Plato’s intent, you see, was to mastermind a healthy society. His criterion for music was whether it enhanced or undermined basic sanity in the human herd. Plato wasn’t worried about every stupid asshole in creation having his say, just because the stupid asshole happened to be born with a mouth. Plato knew that if you give stupid assholes enough rope, they may eventually hang themselves, but they’ll do a lot of collateral damage in the meantime.

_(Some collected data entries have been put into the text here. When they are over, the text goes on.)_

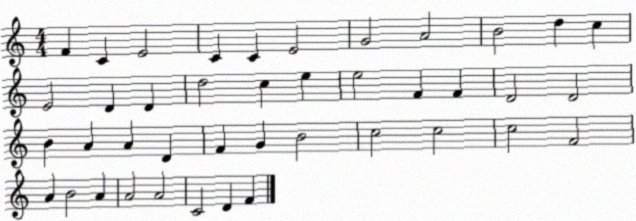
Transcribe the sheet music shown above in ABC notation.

X:1
T:Untitled
M:4/4
L:1/4
K:C
F C E2 C C E2 G2 A2 B2 d c E2 D D d2 c e e2 F F D2 D2 B A A D F G B2 c2 c2 c2 F2 A B2 A A2 A2 C2 D F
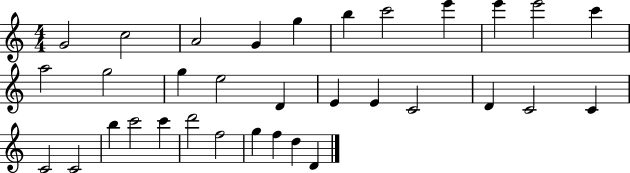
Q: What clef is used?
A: treble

And if you have the situation we have with rock and roll…stupid assholes who aren’t necessarily stupid; stupid assholes who hate your civilization, and who systematically foster and spread—musically and otherwise—the worst cultural toxins…well, in that case, you’ve got problems of a sort Plato would probably want to solve with methods pioneered in the French Revolution.
As a music fan, I wanted to roll my eyes. But you make flinchingly good points. I won't stop playing the soundtrack I play for my life, but this is a funny, cogent argument...and a fantastic rant. (Big fan of a good rant)
Well spoken. I went to the desert for 40 days, years ago now, to search for something and sat there alone in the Silence. I found nothing, except the almost unendurable agony of the Nothing. When I came back though, among other startling things, the hypnotic effect of the rhythmic noise called music was naked and had lost whatever pleasant affect it used to have. It was unpleasant and grating, pop, country, rap, Mozart. It was obvious that it does exactly what you say, passes programming to the listener, but the fascinating thing to me was, and remains, that the message is not consciously intended by the musician(s) - they are unaware of it. They and their product is simply a vehicle for something, or someone else else, and that something does not have humanities best interest in mind.
But a question. Why is it that there are thousands of songs about “love” but only one welcoming one to the jungle?